Les chèques, les reconnaissances de dette, les contrats de livraison, etc, sont tous utilisés comme monnaie. Nick Szabo a souligné que le bitcoin et certaines autres crypto-monnaies ont la plupart sinon toutes les caractéristiques de l’or, sauf que bitcoin a aussi plus de fonctionnalités : Il est transférable partout , il est difficile à voler ou à saisir et il peut être envoyé facilement.
La chose est sacrée pour les billets de banque, les pièces de monnaie ou même les chèques d’apparence officielle. Ce sont des systèmes « centralisés » qui dépendent de « tiers de confiance » comme les banques ou les États-nations pour apporter une garantie légale ou royale.
CoinDesk : N’est-ce pas un bon exemple de ce que vous voulez, sans doute, de la censure (la capacité d’appliquer les lois), si nous allons reconstruire l’ensemble de l’économie, ou même des économies partielles, en plus de cela ?
Tim : Il y aura inévitablement des contacts avec les systèmes juridiques des États-Unis ou du reste du monde. Des slogans comme « Code is law » sont principalement des aspirations, pas vraiment vraies.

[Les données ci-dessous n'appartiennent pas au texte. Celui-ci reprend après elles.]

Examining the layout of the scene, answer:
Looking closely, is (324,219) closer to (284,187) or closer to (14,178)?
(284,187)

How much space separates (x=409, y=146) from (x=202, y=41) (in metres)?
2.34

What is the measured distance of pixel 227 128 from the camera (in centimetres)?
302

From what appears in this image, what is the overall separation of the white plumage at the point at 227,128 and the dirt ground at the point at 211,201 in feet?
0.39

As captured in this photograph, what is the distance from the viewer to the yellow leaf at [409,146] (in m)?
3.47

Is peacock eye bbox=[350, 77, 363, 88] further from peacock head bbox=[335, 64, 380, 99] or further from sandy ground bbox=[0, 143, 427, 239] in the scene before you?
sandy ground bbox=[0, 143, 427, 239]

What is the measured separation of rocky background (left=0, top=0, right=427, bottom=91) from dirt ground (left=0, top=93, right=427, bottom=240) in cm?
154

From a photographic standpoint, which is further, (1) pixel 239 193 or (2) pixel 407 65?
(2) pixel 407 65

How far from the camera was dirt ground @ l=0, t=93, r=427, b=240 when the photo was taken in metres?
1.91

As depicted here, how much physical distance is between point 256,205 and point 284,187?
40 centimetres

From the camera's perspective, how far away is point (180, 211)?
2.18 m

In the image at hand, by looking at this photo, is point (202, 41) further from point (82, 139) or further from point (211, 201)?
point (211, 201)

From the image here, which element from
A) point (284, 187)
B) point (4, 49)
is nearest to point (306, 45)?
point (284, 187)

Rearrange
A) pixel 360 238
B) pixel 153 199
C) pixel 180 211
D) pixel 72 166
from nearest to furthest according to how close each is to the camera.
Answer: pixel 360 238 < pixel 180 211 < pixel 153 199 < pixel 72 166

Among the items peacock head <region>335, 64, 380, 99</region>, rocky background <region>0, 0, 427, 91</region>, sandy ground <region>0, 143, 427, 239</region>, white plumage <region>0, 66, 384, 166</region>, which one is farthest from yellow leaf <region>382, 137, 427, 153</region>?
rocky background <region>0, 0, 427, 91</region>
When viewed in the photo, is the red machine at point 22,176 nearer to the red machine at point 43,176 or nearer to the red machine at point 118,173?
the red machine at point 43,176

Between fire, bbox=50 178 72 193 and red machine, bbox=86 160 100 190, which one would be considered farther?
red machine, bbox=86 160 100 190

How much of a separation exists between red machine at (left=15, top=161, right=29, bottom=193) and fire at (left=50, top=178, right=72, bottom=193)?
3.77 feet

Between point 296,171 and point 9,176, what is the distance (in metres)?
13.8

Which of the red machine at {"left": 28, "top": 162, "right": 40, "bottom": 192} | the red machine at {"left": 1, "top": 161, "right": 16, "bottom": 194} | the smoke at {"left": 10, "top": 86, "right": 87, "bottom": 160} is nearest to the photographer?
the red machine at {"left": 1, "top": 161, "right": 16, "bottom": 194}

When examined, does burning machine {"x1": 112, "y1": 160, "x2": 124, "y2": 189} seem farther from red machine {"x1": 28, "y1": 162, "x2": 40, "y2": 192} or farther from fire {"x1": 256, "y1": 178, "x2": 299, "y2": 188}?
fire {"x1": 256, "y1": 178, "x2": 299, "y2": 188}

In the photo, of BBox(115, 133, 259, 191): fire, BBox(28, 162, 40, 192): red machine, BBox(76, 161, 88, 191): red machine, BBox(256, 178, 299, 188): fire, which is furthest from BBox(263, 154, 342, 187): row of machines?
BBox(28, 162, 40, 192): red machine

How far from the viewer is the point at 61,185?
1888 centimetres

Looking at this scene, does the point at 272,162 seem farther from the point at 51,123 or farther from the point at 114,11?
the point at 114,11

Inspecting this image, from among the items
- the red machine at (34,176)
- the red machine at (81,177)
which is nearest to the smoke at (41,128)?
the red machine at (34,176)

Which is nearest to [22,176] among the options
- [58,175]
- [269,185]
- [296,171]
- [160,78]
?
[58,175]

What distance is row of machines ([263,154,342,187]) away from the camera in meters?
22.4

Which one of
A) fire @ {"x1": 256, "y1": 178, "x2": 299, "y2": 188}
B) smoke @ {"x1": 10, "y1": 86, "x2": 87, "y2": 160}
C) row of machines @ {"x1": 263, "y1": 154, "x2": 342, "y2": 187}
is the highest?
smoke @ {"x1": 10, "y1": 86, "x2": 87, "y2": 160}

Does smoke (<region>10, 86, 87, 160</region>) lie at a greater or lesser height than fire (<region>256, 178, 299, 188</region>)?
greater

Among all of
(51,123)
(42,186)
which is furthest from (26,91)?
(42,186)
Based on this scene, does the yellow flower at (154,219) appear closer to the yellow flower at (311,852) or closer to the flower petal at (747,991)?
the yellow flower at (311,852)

Bitcoin, en tant que bitcoin, est pour la plupart indépendant de la loi. Les paiements sont, de par la nature du bitcoin, indépendants des rétrofacturations. Par exemple, le fait de dire « Je veux annuler cette transaction » peut entrainer d’autres problèmes juridiques. Cela peut changer. Mais dans le schéma actuel, on ne sait généralement pas qui sont les parties, dans quelles juridictions vivent les parties, même quelles lois s’appliquent.

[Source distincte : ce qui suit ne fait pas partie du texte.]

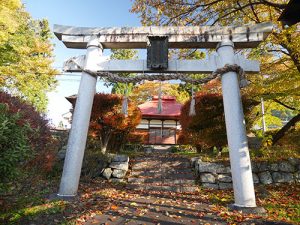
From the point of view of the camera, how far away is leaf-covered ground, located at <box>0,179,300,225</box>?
4367 mm

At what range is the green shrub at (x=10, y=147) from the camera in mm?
3502

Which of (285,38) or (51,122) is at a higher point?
(285,38)

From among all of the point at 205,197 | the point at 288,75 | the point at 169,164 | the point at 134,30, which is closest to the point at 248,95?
the point at 288,75

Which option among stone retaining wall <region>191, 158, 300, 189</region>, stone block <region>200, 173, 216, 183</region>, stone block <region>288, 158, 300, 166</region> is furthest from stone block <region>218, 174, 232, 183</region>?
stone block <region>288, 158, 300, 166</region>

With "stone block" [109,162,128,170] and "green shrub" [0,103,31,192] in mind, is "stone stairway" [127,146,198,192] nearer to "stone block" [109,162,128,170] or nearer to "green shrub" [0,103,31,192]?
"stone block" [109,162,128,170]

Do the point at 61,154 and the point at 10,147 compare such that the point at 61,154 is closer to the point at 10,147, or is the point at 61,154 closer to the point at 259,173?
the point at 10,147

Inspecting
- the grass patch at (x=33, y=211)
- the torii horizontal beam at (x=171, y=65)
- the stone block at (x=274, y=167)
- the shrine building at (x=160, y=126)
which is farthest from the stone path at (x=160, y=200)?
the shrine building at (x=160, y=126)

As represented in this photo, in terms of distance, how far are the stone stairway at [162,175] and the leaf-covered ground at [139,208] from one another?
71 cm

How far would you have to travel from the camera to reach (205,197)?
263 inches

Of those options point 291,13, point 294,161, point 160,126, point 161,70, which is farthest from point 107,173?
point 160,126

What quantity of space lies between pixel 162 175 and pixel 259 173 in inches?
146

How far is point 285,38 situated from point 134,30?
5.13 m

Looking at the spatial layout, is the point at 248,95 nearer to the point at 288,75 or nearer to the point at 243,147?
the point at 288,75

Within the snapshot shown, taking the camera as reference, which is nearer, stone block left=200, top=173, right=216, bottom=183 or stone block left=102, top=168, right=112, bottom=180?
stone block left=200, top=173, right=216, bottom=183
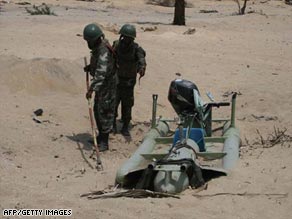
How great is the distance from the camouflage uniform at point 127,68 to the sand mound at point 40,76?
1.44 meters

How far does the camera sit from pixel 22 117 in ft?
28.2

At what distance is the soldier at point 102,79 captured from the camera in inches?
299

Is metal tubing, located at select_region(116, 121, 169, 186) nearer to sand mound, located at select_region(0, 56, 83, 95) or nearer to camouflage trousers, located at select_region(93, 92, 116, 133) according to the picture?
camouflage trousers, located at select_region(93, 92, 116, 133)

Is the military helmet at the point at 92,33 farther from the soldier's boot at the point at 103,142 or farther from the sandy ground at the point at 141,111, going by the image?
the sandy ground at the point at 141,111

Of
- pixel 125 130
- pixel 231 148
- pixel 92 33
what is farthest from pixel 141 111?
pixel 231 148

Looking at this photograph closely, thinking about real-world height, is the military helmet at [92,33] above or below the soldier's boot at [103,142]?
above

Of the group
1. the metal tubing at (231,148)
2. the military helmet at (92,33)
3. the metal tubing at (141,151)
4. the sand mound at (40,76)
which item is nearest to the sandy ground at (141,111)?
the sand mound at (40,76)

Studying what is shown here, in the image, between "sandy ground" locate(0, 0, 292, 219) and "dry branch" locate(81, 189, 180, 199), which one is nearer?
"sandy ground" locate(0, 0, 292, 219)

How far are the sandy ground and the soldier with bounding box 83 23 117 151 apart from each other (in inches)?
13.4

Cela dit, je pense que presque toutes les nouvelles technologies ont eu des utilisations que certains n’aimeraient pas. L’imprimerie de Gutenberg n’était certainement pas appréciée par l’Église catholique. Les exemples ne manquent pas. Mais cela signifie-t-il que les presses à imprimer doivent être autorisées ou réglementées ?
Il y a généralement eu des utilisations peu recommandables ou pires des nouvelles technologies (ce qui est peu recommandable pour, disons, l’URSS peut ne pas l’être pour les Américains). Les informations sur le contrôle des naissances ont été interdites en Irlande, en Arabie saoudite, etc. Les exemples ne manquent pas : armes, feu, presse à imprimer, téléphones, photocopieuses, ordinateurs, magnétophones…

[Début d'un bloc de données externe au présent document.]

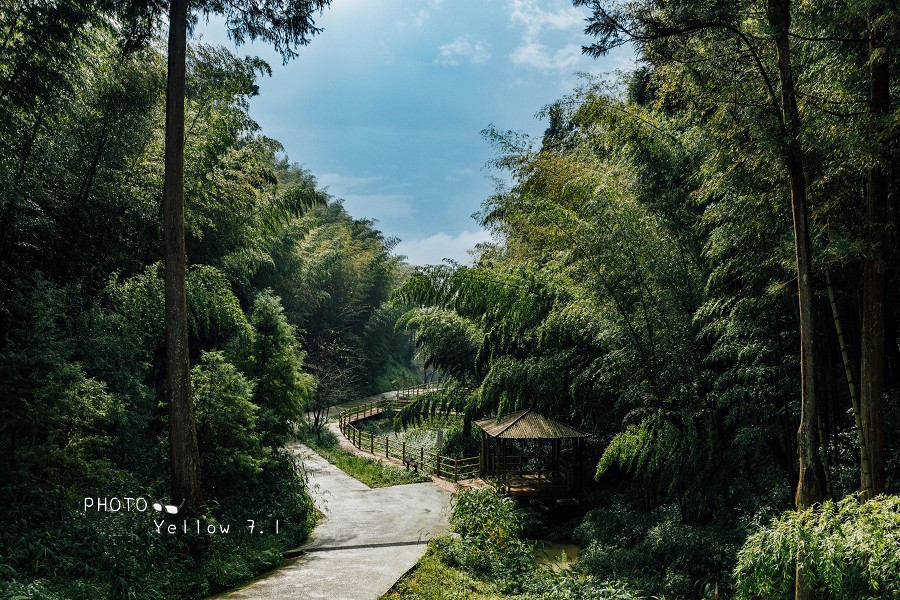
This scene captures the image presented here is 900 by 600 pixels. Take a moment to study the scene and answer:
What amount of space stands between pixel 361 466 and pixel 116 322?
25.6 feet

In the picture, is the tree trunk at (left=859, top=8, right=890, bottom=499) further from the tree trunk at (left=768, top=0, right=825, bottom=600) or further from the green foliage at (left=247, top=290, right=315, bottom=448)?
the green foliage at (left=247, top=290, right=315, bottom=448)

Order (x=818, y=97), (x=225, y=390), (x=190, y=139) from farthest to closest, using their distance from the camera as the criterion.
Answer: (x=190, y=139) < (x=225, y=390) < (x=818, y=97)

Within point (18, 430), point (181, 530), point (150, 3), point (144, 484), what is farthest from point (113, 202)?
point (181, 530)

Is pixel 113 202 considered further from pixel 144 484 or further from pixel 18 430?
pixel 144 484

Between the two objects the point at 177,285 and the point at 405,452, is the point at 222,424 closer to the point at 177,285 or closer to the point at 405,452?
the point at 177,285

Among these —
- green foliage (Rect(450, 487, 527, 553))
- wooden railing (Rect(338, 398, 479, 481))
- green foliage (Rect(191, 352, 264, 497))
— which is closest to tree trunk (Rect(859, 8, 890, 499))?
green foliage (Rect(450, 487, 527, 553))

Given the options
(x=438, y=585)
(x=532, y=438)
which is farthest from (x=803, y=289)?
(x=532, y=438)

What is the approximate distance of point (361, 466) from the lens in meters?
13.7

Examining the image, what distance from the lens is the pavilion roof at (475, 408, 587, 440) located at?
9.65m

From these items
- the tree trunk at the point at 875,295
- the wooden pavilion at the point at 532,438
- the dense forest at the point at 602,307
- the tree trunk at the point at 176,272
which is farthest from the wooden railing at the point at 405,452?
the tree trunk at the point at 875,295

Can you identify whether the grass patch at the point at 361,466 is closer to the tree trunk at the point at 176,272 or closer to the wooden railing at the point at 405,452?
the wooden railing at the point at 405,452

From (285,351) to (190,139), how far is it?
11.2 feet

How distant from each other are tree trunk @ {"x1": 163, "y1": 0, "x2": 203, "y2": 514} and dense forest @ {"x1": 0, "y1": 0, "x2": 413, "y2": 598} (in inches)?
19.2

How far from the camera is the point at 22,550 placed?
187 inches
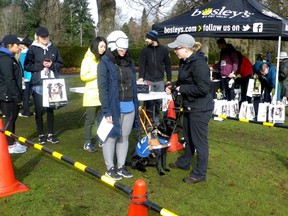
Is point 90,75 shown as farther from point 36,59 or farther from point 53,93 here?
point 36,59

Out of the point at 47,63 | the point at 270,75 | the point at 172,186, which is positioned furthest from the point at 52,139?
the point at 270,75

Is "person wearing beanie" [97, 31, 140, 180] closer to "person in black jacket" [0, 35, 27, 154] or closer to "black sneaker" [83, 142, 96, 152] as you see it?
"black sneaker" [83, 142, 96, 152]

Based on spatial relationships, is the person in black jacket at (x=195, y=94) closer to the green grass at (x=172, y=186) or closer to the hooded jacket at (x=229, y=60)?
the green grass at (x=172, y=186)

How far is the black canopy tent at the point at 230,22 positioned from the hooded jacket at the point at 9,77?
477 cm

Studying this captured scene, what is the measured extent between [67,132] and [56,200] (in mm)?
3474

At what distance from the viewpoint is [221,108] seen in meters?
9.09

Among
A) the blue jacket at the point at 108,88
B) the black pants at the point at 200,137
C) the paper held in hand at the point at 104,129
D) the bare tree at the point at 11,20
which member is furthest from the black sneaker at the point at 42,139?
the bare tree at the point at 11,20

CoinDesk : Existe-t-il une blockchain ou une crypto-monnaie qui fonctionne bien ? À votre avis, le bitcoin a-t-il sa propre vision ?
Tim : Comme je l’ai dit, le bitcoin fait essentiellement ce qu’il était prévu de faire. L’argent peut être transféré, épargné (sous forme de bitcoin), voire utilisé comme véhicule spéculatif. On ne peut pas en dire autant des dizaines de variantes majeures et des centaines de variantes mineures où un « cas d’utilisation » clair et compréhensible est difficile à trouver.
Parler de « jetons de réputation », « jetons d’attention », « jetons de dons de bienfaisance », tout cela me semble bien prématuré. Et aucun n’a décollé comme le bitcoin l’a fait. Même Ethereum a une approche très différente et n’a pas encore vu d’utilisations intéressantes (du moins ce que j’ai vu, et j’avoue que je n’ai pas le temps ni la volonté de passer des heures chaque jour à suivre les commentaires sur Reddit et sur Twitter.)
La « Blockchain » a désormais sa propre industrie en développement rapide et emprunte plusieurs voies : les blockchains privées, les blockchains contrôlées par les banques, les blockchains publiques, utilisant même la blockchain bitcoin elle-même.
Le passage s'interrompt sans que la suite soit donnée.